Tough logarithm problem

[komencanto]

2^(t/4)-2^(t/5) = 3


How does one figure this out? The answer in my maths books is wrong! I couldn't believe it after spending ages on it, I must have an answer.

 

[roger]

hint: the next step is

let x = 20t

now solve for x.

edited to add: you really don't need to do that, but it makes the subsequent steps more obvious.

 

[komencanto]

Say what? Why 20t?

 

[roger]

What does 20 have to do with 1/5 and 1/4?

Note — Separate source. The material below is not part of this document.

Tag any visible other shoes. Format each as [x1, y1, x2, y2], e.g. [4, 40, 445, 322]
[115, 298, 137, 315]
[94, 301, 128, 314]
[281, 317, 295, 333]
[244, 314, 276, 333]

(I'm assuming this is a homework problem, and thus I am not just going to give you the answer.)

 

[komencanto]

Yeah, you mean because 4 x 5 is 20. I'm thinking about it.

 

[roger]

Okay, now just do the substitution in the original equation and see if the next steps aren't clearer. (I just wanted to get rid of the fractions to make the problem clearer).

 

[komencanto]

I'm really not with you. I have an exam tomorrow and although I'm almost sure this won't be in it, I'm trying to figure it out.

 

[komencanto]

OK, I get it now. Lift the t out of it.

 

[roger]

crap. I wrote the wrong thing. I'm really sorry.

let x = t/20.

Then, 2^5x = 2^4x = 3.

Now, we know that A^bc = A^b*A^c.

And take it from here....

 

[komencanto]

Thanks, yeah, i get what you meant =)

 

[CurtC]

I'm trying to follow along, and that hint doesn't get me very far. So now we have

2^5x - 2^4x = 3

I can take that to

2^4x * (2^x - 1) = 3

I can then take the log-base-two of both sides, but can't get past that.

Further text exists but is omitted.